There are several remaining details to be discussed.

  • The number of communities. The nature of matrix factorization needs us to set the number of communities which are unknown in advance. A cross-validation paradigm is used. In details, we reserve \(10\%\) of nodes as validation set at first. After learning the node-community membership matrix F, we compute the sum of log-likelihood function for all nodes in validation set via Eq. (17). Since the computational cost is huge for cross-validation, only a small set of quadruple will be sampled.

  • The community membership threshold. Obtaining the node-community membership matrix F is still one step away from getting the final node-community correspondence. We need to set a threshold \(\delta\) to decide whether a community accepts a node. If \(F_{u,c}\ge \delta\), we say that node u belongs to community c. According to Eq. (8), we need \(p(j>_ik|F)\) to be closer to 1 than 0 if i prefer j than k. We assume that ij share exactly one community and ik do not share any communities. Thus \(F_iF_k^{\rm T}=0\). Due to the symmetry of i and j, we have

    $$\begin{aligned} \sigma (F_iF_j^{\rm T}-F_iF_k^{\rm T}) = \sigma (\delta ^2-0)=\frac{1}{1+e^{-\delta ^2}}=\beta , \end{aligned}$$

    where \(\beta\) is in the range of (0.5, 1). When \(\beta\) is given, we can compute \(\delta\) by

    $$\begin{aligned} \delta = \sqrt{-\ln \left(\frac{1}{\beta }-1\right)}. \end{aligned}$$
    (14)
  • The convergence criterion. First, we randomly generate a subset of triples to be our loss sample and compute initial loss on this set according to Eq. (10). After each iteration, we need to compute loss again and we stop stochastic gradient descent when the absolute difference between current loss and previous loss is smaller than a very small percentage, say \(\epsilon\), of initial loss.

[Records of spatial relationships]
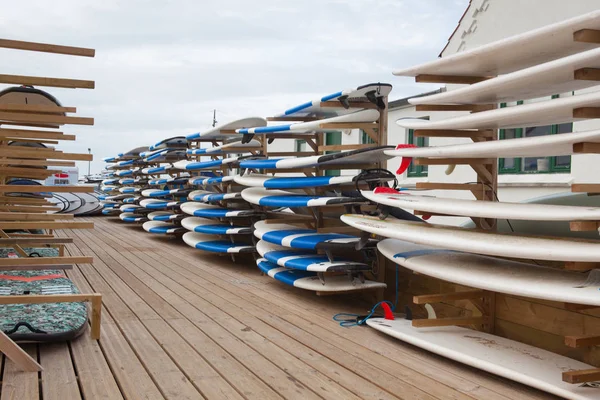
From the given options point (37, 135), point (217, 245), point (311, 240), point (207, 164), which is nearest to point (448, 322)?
point (311, 240)

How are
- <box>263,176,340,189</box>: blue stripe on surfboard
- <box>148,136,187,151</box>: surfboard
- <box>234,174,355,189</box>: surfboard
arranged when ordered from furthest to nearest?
1. <box>148,136,187,151</box>: surfboard
2. <box>263,176,340,189</box>: blue stripe on surfboard
3. <box>234,174,355,189</box>: surfboard

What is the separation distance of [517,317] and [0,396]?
257 centimetres

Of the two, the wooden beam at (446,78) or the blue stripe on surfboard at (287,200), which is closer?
the wooden beam at (446,78)

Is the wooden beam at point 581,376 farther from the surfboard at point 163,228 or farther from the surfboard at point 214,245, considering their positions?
the surfboard at point 163,228

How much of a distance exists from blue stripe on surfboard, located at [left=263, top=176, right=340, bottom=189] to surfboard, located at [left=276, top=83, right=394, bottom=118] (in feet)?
2.06

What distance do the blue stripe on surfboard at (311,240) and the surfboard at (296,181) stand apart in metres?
0.39

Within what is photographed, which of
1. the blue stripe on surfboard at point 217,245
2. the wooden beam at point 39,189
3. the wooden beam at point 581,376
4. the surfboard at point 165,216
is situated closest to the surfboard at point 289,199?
the blue stripe on surfboard at point 217,245

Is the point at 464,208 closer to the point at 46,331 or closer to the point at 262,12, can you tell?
the point at 46,331

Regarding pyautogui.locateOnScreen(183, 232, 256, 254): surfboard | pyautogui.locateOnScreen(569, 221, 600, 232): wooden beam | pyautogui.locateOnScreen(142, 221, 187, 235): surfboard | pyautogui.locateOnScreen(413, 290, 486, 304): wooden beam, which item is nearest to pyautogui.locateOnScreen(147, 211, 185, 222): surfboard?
pyautogui.locateOnScreen(142, 221, 187, 235): surfboard

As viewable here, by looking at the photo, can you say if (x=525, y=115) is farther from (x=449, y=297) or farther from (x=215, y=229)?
(x=215, y=229)

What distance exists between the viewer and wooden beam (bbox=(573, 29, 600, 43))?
97.5 inches

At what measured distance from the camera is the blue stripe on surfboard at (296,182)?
4.36 m

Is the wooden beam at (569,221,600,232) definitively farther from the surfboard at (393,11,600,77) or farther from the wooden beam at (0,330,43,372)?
the wooden beam at (0,330,43,372)

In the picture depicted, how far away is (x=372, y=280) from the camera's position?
4492 millimetres
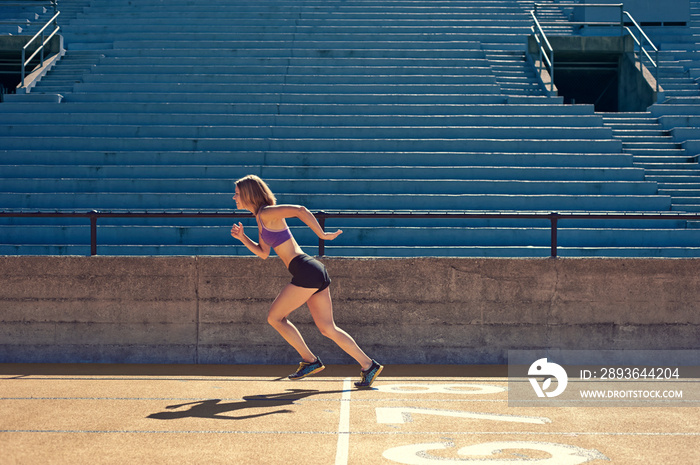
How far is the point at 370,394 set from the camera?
6387mm

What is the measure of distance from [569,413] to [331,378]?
2.48 m

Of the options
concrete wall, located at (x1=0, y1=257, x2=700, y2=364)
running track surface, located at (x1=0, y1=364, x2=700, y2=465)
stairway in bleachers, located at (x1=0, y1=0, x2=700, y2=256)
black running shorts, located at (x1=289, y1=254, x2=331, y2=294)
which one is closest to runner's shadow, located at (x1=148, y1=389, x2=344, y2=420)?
running track surface, located at (x1=0, y1=364, x2=700, y2=465)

:: TASK PROMPT ::
In the matrix factorization passage, what share of nodes is first set aside as the validation set? Rely only on the matrix factorization passage.

:: FINAL ANSWER ::
10% of the nodes.